Hash Functions
Hash functions are used for several cryptographic applications. They can be used for secure password verification or storage and are also a base component for data authentication.
Hashing is a one-way function of input data, which produces fixed-length output data, the digest. The digest uniquely identifies the input data and is cryptographically very strong, that is, it is impossible to recover input data from its digest, and if the input data changes just a little, the digest (fingerprint) changes substantially (avalanche effect). Therefore, high-volume data can be identified by its (shorter) digest. For this reason, the digest is called a fingerprint of the data. Given only a digest, it is not computationally feasible to regenerate the data that was used to compute the digest.
Figure 24-4 illustrates how hashing is performed. Data of arbitrary length is input to the hash function, and the result of the hash function is the fixed-length hash (digest, fingerprint). Hashing is similar to the calculation of cyclic redundancy check (CRC) checksums, except that it is much stronger from a cryptographic point of view. With CRC, given a CRC value, it is easy to generate data with the same CRC. However, with hash functions, this is not computationally feasible for an attacker.
Figure 24-4. Hashing Process
The two best-known hashing functions are these:
- Message Digest 5 (MD5), with 128-bit digests
- Secure Hash Algorithm 1 (SHA-1), with 160-bit digests
There is considerable evidence that MD5 might not be as strong as originally envisioned and that collisions (different inputs resulting in the same fingerprint) are more likely to occur than designed for. Therefore, MD5 should be avoided as an algorithm of choice and SHA-1 should be used instead.
NIST developed SHA, the algorithm specified in the Secure Hash Standard. SHA-1 is a revision to SHA that was published in 1994; the revision corrected an unpublished flaw in SHA. Its design is very similar to the MD4 family of hash functions developed by Rivest. The algorithm takes a message of no less than 264 bits in length and produces a 160-bit message digest. The algorithm is slightly slower than MD5, but the larger message digest makes it more secure against brute-force collision and inversion attacks.
Figure 24-5 illustrates hashing in action. The sender wants to ensure that the message will not be altered on its way to the receiver. The sender uses the message as the input to a hashing algorithm and computes its fixed-length digest or fingerprint. This fingerprint is then attached to the message (the message and the hash are cleartext) and sent to the receiver. The receiver removes the fingerprint from the message and uses the message as input to the same hashing algorithm. If the hash computed by the receiver is equal to the one attached to the message, the message has not been altered during transit.

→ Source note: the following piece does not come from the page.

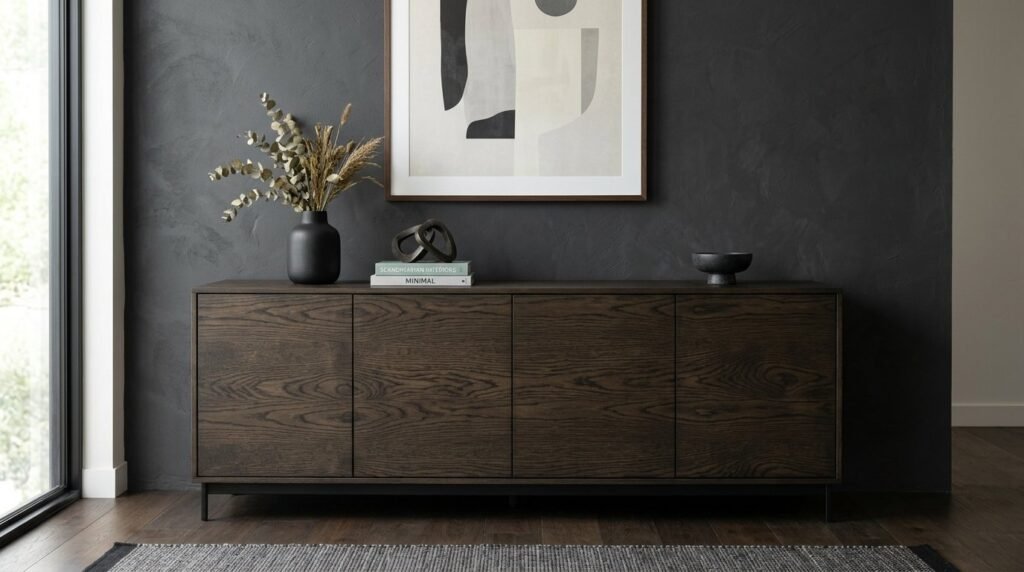 A high-quality dark oak sideboard with clean lines in a brightly lit modern interior.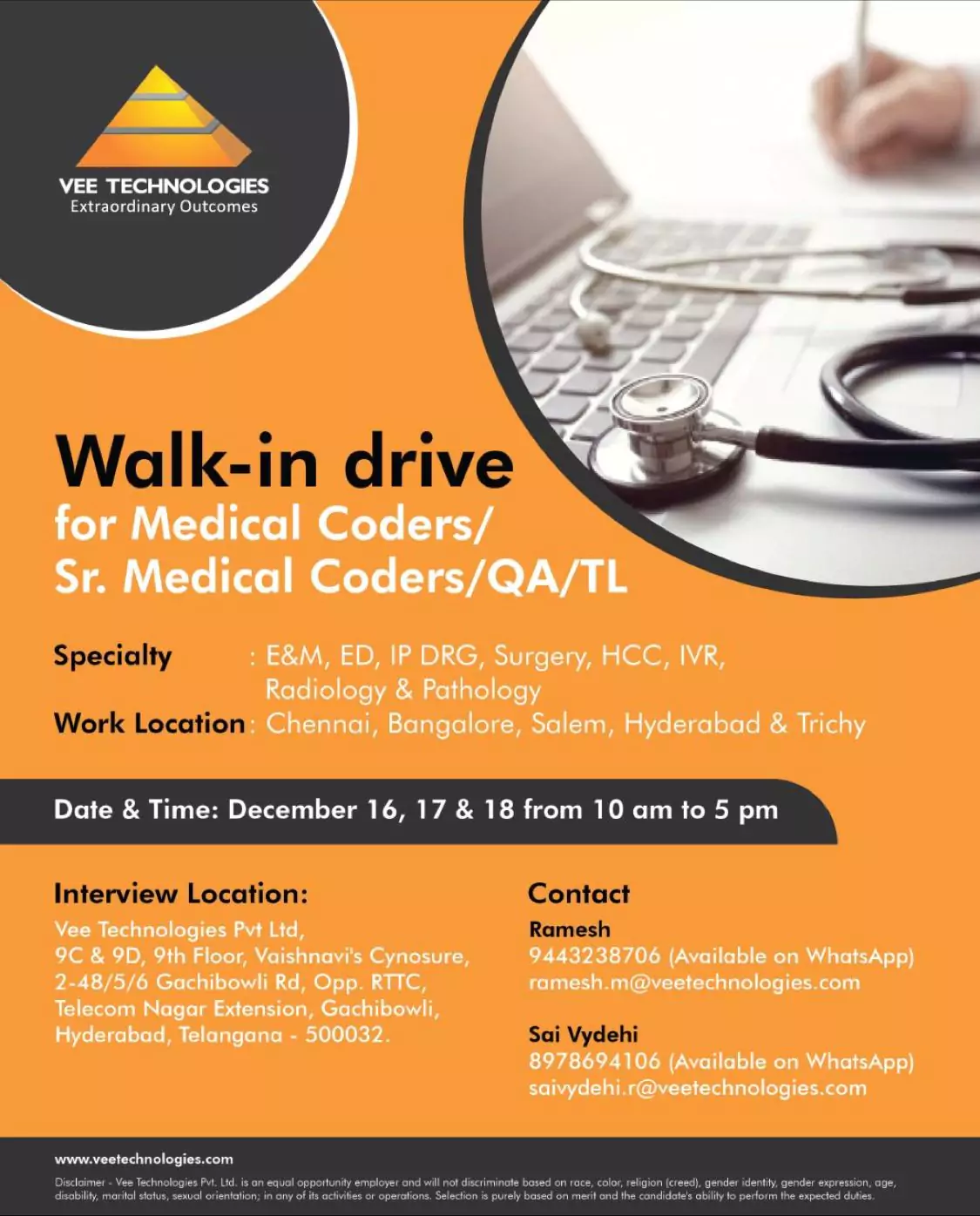 Medical Coding Job Vacancies by Vee Technologies 2 Walk-in drive for Medical Coders/ Sr. Medical Coders/QA/TL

Figure 24-5. Hashing Example
Be aware that there is no security added to the message in this example. When the message traverses the network, a potential attacker could intercept the message, change it, recalculate the hash, and append the newly recalculated fingerprint to the message (a man-in-the-middle interception attack). Hashing only prevents the message from being changed accidentally (that is, by a communication error). There is nothing unique to the sender in the hashing procedure; therefore, anyone can compute a hash for any data, as long as they know the correct hash algorithm.
Thus, hash functions are helpful to ensure that data was not changed accidentally but cannot ensure that data was not deliberately changed. For the latter, you need to employ hash functions in the context of Hash-based Message Authentication Code (HMAC). They will extend hashes by adding a secure component.
HMAC uses existing hash functions, but with the significant difference of adding an additional secret key as the input to the hash function when calculating the digest (fingerprint). Only the sender and the receiver share the secret key, and the output of the hash function now depends on the input data and the secret key. Therefore, only parties who have access to that secret key can compute or verify the digest of an HMAC function. This defeats man-in-the-middle attacks and also provides authentication of data origin. If only two parties share a secret HMAC key and use HMAC functions for authentication, the receiver of a properly constructed HMAC digest with a message can be sure that the other party was the originator of the message because that other party is the only other entity possessing the secret key. However, because both parties know the key, HMAC does not provide nonrepudiation. For the latter, every entity would need its own secret key instead of having a secret key shared between two parties.
HMAC functions are generally fast and are often applied in these situations:
- To provide a fast proof of message authenticity and integrity among parties sharing the secret key, such as with IPsec packets or routing protocol authentication
- To generate one-time (and one-way) responses to challenges in authentication protocols (such as PPP Challenge Handshake Authentication Protocol [CHAP], Microsoft NT Domain, and Extensible Authentication Protocol-MD5 [EAP-MD5])
- To provide proof of integrity of bulk data, such as with file-integrity checkers (for example, Tripwire), or with document signing (digitally signed contracts, Public Key Infrastructure [PKI] certificates)
Some well-known HMAC functions are as follows:
- Keyed MD5, based on the MD5 hashing algorithm, which should be avoided
- Keyed SHA-1, based on the SHA-1 hashing algorithm, which is recommended
Cisco IP telephony uses SHA-1 HMAC for protecting signaling traffic and media exchange.